Алексей улыбается, но прищуренный взгляд выдаёт остатки напряжения.
— Мы с Галой Дали выражаем протест! — восклицает он и, подмигнув, уходит вести занятия.
Через пару часов Алексей вернулся с влажными после душа волосами и пакетом еды. Сказал, что это — плата за мои ужины.
— Ты выглядишь голодной, — заявил весело, а я покраснела до слёз.
Потому что да, я чувствую себя голодной рядом с ним, но совсем в другом смысле. Меня тянет к Алексею со страшной силой, до мурашек, до дрожащих рук. Поэтому старательно не встречаюсь с ним взглядом и в который раз перебираю кисти.
Вроде бы что такого необычного в физическом влечении, но боюсь, что всё не так просто. Да, у Алексея красивое тело, оно привлекало меня с самого начала, хотя, скорее, как художницу, а не женщину. Но дело не в этом. Мой интерес к его телу вторичен. Боюсь, что вдохновение выбрало его не за анатомическое совершенство, а по другой, совершенно непонятной, но очень опасной причине, по которой мне сейчас трудно сделать вдох.
Меня тянет забраться к нему на колени, обнять его и закрыть глаза. Потому что так правильно. Потому что рядом с ним мне хорошо. Не могу отбросить эту мысль.
— Эй, Ник! Ты чего застыла? Холст, говорю, можно использовать?
— Для чего?
— Постелить на пол, чтобы сесть. Стулья заняты.
— Холст постелить на пол??? Это тебе что, тряпка?
— Тогда пошли в мой кабинет, — вздохнул мой неподходящий муз.

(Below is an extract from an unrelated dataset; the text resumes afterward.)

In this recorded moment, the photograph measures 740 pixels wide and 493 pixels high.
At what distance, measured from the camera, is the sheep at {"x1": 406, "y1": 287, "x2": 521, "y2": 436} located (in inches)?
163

Ближе к вечеру пришли его приятели. Алексей представил меня, как нового арендатора, который интересуется самбо. В этот раз не было никаких подколок, мужчины собрались не для болтовни, а для тренировки. Если сначала Алексей подходил и что-то объяснял, оглядываясь на остальных, то потом я попросила его не отвлекаться и просто наслаждалась зрелищем.
Вернее, как наслаждалась… мрачно смотрела на десяток анатомически совершенных мужчин. И ничего, совершенно ничего к ним не чувствовала. Никакого интереса, кроме ожидаемого одобрения художника. Ничего такого, что приковало мой взгляд к Алексею ещё в квартире его друга по кличке Дог, когда между нами стояли презрение и злоба.
По инерции сую руку в карман и нахожу огрызок карандаша и клочок бумаги — мусор, который я собиралась выбросить, но не успела. Расправив бумажку на колене, сосредоточенно рисую несколько параллельных линий. Чтобы отвлечься. От Алексея, от опасных мыслей.
Дело не в физическом влечении. Совсем не физическом влечении. И мои чувства к Алексею в корне отличаются от того, что связало меня с Данилой. В нём меня манила загадка, и я променяла мою жизнь на шанс её разгадать. Опасное любопытство.
Алексей же вошёл в мою жизнь, и с ним она кажется интересней. Правильней. Рядом с ним я ощущаю себя ярче и сильнее. Я хочу быть такой. С ним. Так было ещё до того, как он подарил мне мастерскую. И Альпы.
Ох, чёрт, похоже, я основательно влипла.
— Ты рисуешь? — раздаётся голос Алексея совсем рядом.
— Нннет, — комкаю бумагу и роняю карандаш. Алексей приседает у моих ног, поднимает карандаш и улыбается. Краем глаза смотрит на мой сжатый кулак, но не требует, чтобы я показала ему набросок.
В этот момент я не могу не сравнить его с братом. Данила бы настоял, соблазнил бы, чтобы вырвать бумагу из моей руки. Чтобы убедиться, что я рисую только его. Я верила искренности его взгляда, потому что позволила себе поверить.
Теперь я знаю, как выглядит настоящая искренность. Она не гипнотизирует тебя глубиной взгляда, не испытывает, не задаёт вопросы. В Алексее нет ни капли игры, и от его тёплого взгляда сбивается дыхание.